• **Exercise**: Include in the output the line containing "In the photograph, how" and each subsequent line of the records, through the end, transcribed exactly. Add nothing else.

• **Data for this exercise**:
○ ○ ○ ○ ○ ○ ○
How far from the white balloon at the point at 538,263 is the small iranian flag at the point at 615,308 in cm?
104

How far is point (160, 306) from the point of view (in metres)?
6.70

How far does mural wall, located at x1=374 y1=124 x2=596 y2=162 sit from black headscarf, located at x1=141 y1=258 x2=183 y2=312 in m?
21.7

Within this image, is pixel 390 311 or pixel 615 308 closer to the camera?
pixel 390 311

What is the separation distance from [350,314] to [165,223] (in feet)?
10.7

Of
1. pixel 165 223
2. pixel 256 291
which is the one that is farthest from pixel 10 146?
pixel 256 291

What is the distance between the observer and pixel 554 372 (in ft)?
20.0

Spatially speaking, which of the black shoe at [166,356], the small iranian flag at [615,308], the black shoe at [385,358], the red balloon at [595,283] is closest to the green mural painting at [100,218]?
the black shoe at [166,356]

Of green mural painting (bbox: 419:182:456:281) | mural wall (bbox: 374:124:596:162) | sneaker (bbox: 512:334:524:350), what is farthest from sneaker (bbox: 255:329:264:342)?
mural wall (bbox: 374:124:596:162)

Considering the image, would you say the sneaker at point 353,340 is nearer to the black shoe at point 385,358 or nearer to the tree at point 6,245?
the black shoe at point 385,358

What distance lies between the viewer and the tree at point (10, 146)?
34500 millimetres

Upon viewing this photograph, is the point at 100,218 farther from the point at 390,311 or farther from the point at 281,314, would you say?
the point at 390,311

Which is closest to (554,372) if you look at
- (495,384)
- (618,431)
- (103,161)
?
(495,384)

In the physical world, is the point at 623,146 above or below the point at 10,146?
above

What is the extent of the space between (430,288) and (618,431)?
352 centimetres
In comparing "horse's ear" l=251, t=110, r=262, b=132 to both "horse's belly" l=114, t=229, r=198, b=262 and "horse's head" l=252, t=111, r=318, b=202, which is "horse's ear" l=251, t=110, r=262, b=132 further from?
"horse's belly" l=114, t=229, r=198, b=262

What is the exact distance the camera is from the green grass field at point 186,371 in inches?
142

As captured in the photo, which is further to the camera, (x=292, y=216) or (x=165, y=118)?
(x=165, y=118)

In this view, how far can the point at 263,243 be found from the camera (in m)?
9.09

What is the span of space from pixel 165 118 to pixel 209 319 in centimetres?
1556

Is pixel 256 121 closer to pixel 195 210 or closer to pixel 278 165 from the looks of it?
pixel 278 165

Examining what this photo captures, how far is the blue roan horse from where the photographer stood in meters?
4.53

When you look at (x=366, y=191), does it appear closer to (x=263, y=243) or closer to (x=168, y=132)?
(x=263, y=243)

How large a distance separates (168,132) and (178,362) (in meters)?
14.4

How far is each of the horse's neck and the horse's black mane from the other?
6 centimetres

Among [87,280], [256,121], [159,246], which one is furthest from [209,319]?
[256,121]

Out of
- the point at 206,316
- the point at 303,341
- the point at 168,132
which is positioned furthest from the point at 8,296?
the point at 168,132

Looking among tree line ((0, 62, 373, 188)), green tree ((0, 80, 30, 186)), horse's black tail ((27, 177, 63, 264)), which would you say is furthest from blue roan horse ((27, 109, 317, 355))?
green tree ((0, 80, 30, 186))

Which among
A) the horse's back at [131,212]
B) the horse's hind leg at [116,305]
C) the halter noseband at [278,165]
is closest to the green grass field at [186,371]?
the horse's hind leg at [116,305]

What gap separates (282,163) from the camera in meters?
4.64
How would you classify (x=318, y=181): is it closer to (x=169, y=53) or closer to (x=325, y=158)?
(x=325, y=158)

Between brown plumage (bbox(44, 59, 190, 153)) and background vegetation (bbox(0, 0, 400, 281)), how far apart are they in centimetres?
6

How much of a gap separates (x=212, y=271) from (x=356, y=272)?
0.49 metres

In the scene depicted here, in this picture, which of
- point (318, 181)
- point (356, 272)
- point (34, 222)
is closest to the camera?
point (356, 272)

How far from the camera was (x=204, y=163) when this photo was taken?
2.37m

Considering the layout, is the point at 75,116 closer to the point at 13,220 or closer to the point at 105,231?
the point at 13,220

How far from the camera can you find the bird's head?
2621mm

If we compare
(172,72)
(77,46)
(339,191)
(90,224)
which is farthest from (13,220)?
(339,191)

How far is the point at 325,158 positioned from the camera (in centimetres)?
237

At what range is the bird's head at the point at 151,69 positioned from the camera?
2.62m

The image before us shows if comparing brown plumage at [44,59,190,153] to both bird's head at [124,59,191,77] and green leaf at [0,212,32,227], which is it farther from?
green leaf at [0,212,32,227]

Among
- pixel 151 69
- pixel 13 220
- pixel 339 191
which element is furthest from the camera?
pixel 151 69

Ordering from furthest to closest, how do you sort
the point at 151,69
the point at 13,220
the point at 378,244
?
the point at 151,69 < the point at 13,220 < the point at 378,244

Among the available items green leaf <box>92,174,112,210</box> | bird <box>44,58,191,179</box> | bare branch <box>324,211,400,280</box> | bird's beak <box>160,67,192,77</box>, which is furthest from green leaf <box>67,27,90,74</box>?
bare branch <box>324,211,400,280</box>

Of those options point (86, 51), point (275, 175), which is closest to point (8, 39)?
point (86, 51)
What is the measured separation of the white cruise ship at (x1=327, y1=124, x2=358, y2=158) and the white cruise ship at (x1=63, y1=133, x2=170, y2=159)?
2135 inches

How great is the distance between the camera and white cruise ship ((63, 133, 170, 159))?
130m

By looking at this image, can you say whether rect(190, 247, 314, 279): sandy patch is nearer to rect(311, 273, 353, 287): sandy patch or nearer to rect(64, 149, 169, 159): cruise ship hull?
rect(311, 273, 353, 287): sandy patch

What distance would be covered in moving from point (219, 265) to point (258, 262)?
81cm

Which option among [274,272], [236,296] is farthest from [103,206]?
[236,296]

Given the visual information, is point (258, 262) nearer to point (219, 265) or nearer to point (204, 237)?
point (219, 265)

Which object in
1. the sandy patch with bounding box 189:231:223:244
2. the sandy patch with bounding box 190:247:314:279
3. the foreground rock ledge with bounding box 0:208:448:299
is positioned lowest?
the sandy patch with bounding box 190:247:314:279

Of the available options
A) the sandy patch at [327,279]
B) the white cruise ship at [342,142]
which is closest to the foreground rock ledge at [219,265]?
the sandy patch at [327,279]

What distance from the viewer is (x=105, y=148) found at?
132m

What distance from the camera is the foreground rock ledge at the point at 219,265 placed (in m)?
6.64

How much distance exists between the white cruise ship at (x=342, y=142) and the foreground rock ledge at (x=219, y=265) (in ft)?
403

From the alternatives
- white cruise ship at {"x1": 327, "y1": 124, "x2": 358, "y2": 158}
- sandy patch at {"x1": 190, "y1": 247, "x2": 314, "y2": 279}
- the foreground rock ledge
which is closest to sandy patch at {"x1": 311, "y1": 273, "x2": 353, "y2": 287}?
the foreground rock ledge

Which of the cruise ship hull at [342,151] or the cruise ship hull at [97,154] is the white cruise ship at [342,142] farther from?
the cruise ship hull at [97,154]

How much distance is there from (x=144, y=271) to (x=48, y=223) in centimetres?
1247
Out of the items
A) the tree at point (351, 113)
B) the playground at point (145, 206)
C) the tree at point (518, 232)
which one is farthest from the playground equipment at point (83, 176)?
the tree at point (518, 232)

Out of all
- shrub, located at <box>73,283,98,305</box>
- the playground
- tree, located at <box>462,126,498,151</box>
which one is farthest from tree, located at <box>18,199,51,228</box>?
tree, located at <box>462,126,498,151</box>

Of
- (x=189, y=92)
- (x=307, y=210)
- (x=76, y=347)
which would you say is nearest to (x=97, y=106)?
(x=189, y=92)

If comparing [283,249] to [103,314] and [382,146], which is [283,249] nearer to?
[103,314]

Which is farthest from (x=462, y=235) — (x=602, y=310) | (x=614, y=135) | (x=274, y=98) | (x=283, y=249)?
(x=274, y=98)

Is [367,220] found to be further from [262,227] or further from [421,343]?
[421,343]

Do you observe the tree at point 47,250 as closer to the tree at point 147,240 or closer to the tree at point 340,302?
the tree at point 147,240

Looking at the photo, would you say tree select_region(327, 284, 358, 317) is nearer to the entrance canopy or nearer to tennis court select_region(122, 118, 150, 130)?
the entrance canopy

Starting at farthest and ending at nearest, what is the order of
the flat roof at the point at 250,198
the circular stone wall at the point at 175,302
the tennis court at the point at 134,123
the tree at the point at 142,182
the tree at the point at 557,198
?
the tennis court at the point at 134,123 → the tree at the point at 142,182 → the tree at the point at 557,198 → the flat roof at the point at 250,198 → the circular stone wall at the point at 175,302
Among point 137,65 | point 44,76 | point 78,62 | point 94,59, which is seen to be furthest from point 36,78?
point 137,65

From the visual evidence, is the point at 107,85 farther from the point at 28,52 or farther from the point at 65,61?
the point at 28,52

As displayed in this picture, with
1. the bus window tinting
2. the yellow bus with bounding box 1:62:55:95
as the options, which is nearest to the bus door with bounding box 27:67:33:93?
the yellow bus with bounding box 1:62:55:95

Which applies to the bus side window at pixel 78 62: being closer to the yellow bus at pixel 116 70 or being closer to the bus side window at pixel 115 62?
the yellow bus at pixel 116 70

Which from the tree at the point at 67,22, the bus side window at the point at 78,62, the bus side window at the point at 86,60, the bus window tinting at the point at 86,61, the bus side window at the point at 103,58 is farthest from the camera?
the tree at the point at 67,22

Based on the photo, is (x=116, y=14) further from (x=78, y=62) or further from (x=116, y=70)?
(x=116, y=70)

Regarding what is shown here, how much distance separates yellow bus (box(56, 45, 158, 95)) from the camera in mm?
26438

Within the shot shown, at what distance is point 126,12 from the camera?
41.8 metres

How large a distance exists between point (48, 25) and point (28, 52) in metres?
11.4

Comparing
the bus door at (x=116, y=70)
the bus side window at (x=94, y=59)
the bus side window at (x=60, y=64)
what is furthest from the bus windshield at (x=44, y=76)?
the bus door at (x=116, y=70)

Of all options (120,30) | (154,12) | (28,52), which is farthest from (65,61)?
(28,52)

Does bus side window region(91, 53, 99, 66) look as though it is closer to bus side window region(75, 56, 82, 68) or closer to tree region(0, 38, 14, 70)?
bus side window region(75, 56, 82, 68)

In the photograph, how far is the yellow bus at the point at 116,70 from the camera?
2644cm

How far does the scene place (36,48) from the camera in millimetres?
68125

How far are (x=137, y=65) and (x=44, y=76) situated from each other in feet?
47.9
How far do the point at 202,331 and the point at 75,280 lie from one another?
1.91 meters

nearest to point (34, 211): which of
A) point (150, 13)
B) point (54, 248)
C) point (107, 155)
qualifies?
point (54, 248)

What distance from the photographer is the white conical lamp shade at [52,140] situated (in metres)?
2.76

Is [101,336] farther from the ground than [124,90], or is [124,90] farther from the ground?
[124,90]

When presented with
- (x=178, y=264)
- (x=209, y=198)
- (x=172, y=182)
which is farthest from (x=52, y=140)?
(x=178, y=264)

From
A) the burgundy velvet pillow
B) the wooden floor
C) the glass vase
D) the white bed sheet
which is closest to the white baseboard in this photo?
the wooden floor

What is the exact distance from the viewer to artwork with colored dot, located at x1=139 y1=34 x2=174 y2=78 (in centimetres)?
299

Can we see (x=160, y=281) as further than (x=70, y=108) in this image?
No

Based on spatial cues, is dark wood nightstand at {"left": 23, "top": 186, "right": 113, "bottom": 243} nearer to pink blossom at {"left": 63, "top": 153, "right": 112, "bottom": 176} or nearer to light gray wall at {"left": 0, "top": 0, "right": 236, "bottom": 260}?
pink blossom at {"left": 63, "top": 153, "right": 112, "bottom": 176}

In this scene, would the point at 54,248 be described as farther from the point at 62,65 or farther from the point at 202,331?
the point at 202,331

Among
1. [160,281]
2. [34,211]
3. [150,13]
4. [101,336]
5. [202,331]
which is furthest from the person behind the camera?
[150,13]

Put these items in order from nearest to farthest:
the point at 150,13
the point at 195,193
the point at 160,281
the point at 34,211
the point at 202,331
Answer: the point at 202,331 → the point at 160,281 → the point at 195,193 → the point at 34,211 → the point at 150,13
○ ○ ○ ○ ○ ○ ○
• **The reply**:
In the photograph, how far is the yellow bus at the point at 116,70 from the camera?
2644cm

How far does the scene place (36,48) from the camera in millimetres?
68125

How far are (x=137, y=65) and (x=44, y=76) situated from each other in feet?
47.9
How far do the point at 202,331 and the point at 75,280 lie from one another?
1.91 meters

nearest to point (34, 211): which of
A) point (150, 13)
B) point (54, 248)
C) point (107, 155)
qualifies?
point (54, 248)

What distance from the photographer is the white conical lamp shade at [52,140] situated (in metres)?
2.76

Is [101,336] farther from the ground than [124,90], or is [124,90] farther from the ground?
[124,90]

When presented with
- (x=178, y=264)
- (x=209, y=198)
- (x=172, y=182)
which is farthest from (x=52, y=140)?
(x=178, y=264)

From
A) the burgundy velvet pillow
B) the wooden floor
C) the glass vase
D) the white bed sheet
which is closest to the white baseboard in this photo?
the wooden floor

What is the exact distance from the viewer to artwork with colored dot, located at x1=139 y1=34 x2=174 y2=78 (in centimetres)?
299

Can we see (x=160, y=281) as further than (x=70, y=108) in this image?
No

Based on spatial cues, is dark wood nightstand at {"left": 23, "top": 186, "right": 113, "bottom": 243} nearer to pink blossom at {"left": 63, "top": 153, "right": 112, "bottom": 176} or nearer to light gray wall at {"left": 0, "top": 0, "right": 236, "bottom": 260}?
pink blossom at {"left": 63, "top": 153, "right": 112, "bottom": 176}

In this scene, would the point at 54,248 be described as farther from the point at 62,65 or farther from the point at 202,331?
the point at 202,331

Among
1. [160,281]
2. [34,211]
3. [150,13]
4. [101,336]
5. [202,331]
which is furthest from the person behind the camera?
[150,13]

Put these items in order from nearest to farthest:
the point at 150,13
the point at 195,193
the point at 160,281
the point at 34,211
the point at 202,331
Answer: the point at 202,331 → the point at 160,281 → the point at 195,193 → the point at 34,211 → the point at 150,13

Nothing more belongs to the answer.